Page:Meillet - La Situation linguistique en Russie et en Autriche-Hongrie, paru dans Scientia, 1918.djvu/1

La bibliothèque libre.
Cette page a été validée par deux contributeurs.

LA SITUATION LINGUISTIQUE
EN RUSSIE ET EN AUTRICHE-HONGRIE


L’empire russe et l’empire austro-hongrois ont ce caractère commun de renfermer des populations de langues différentes ; ils se distinguent par là de l’Angleterre, de la France et de l’Italie, où tout le monde a une même langue de civilisation et où les parlers locaux appartiennent presque tous à un même type linguistique. Mais, ceci posé, la situation des deux empires diffère du tout au tout.


I.


En Russie on rencontre des populations de langues diverses. Mais ces populations occupent pour la plupart les confins de l’empire, et les individus de langue russe forment une masse compacte, d’une rare unité.

■ Extrait de données ■
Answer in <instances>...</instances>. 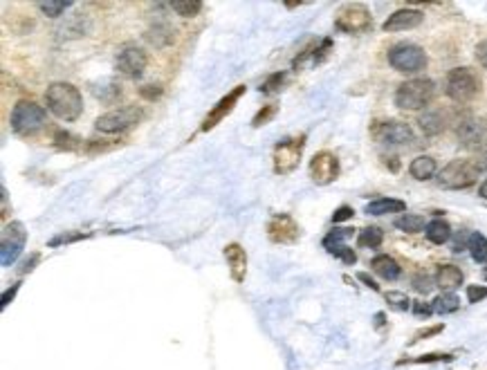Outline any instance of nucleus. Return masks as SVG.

■ Objectif ■
Dans le texte source sur la situation linguistique, reproduisez le segment allant de « Cette page a » à « tout au tout. » en y substituant « Espagne » à « Italie ».

■ Solution proposée ■
Cette page a été validée par deux contributeurs.

LA SITUATION LINGUISTIQUE
EN RUSSIE ET EN AUTRICHE-HONGRIE


L’empire russe et l’empire austro-hongrois ont ce caractère commun de renfermer des populations de langues différentes ; ils se distinguent par là de l’Angleterre, de la France et de l’Espagne, où tout le monde a une même langue de civilisation et où les parlers locaux appartiennent presque tous à un même type linguistique. Mais, ceci posé, la situation des deux empires diffère du tout au tout.